Yes, you can write a immutability detector.
First of all, you will not just write a method that determines whether a class is immutable; instead, you will need to write an immutability detection class because it will need to maintain some state. The state of the detector will be the detected immutability of all the classes that he has studied so far. This is not only useful for performance, but it is actually necessary, because the class may contain a circular reference, which will make the simplified immutability detector fall into infinite recursion.
The immutability of a class has four possible meanings: Unknown , Mutable , Immutable and Calculating . You probably want to have a map that links each class you come across to a value of immutability. Of course, Unknown does not actually need to be implemented, since this will be the implied state of any class that is not yet on the map.
So, when you start to study the class, you map it to the Calculating value on the map, and when you finish, you replace Calculating with Immutable or Mutable .
For each class, you only need to check the field members, not the code.
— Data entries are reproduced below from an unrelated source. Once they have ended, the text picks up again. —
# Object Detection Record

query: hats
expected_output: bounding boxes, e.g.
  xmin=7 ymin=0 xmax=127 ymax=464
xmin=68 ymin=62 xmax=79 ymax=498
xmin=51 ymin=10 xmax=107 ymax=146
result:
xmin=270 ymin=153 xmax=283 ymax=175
The idea of ββchecking bytecode is pretty wrong.
First of all, you should not check if the class is final; The finiteness of a class does not affect its immutability. Instead, a method that expects an immutable parameter must first invoke the immutability detector to assert the immutability of the class of the actual object that was passed. You can skip this test if the parameter type is the final class, so finality is good for performance, but, strictly speaking, is not needed. In addition, as you will see later, a field whose type is of an odd class will cause the declaration class to be considered mutable, but nevertheless the problem is the declaring class, and not the problem of the unconfigured immutable class of participants. It is absolutely wonderful to have a high hierarchy of immutable classes, in which all non-leaf nodes must, of course, be non-final.
You must not check if the field is private; excellent if the class has a public field, and the visibility of the field does not affect the immutability of the declaring class in any way, form or form. You only need to check if the field is final and its type is immutable.
When learning a class, what you want to do first is recursion to determine the immutability of its super class. If super is mutable, then the descendant can also be changed by definition.
Then you only need to check the declared fields of the class, and not all the fields.
If the field is not final, your class is modified.
If the field is final, but the field type is mutable, then your class is changed. (Arrays are by definition mutable.)
If the field is final and the field type is Calculating , then ignore it and move on to the next field. If all fields are immutable or Calculating , then your class is immutable.
If the field type is an interface, or an abstract class, or a non-finite class, then it should be considered mutable, since you have absolutely no control over what the actual implementation can do. This may seem like an insurmountable problem, because it means that the wrapper of the modifiable collection inside the UnmodifiableCollection will still fail in the immutability test, but in fact this is normal and can be handled with the following workaround.
Some classes may contain non-final fields and still be effectively unchanged. An example of this is the String class. Other classes that fall into this category are classes that contain non-final elements exclusively for performance monitoring purposes (call counts, etc.), classes that implement popsicle immutability (look up), and classes that contain members that are Interfaces that are known to not cause any side effects. Also, if a class contains bona fide mutable fields, but promises do not take them into account when computing hashCode () and equals (), then the class is of course unsafe when it comes to multithreading, but it can still be considered immutable for the purpose of using it as a key on the map. Thus, all these cases can be handled in one of two ways:
Manually adding classes (and interfaces) to your immutability detector. If you know that a particular class is virtually immutable, even though the Immutable test fails for it, you can manually add an entry to your detector that binds it to Immutable . Thus, the detector will never try to check whether it is immutable, it will always just say "yes, it is."
Introducing the @ImmutabilityOverride annotation. Your immutability detective can check for the presence of this annotation on the field, and if present, he can consider the field as unchanged, despite the fact that the field may not be final or its type may be variable. The detector can also check for the presence of this annotation on the class, thereby treating the class as immutable, without even bothering to check its fields.
I hope this helps future generations.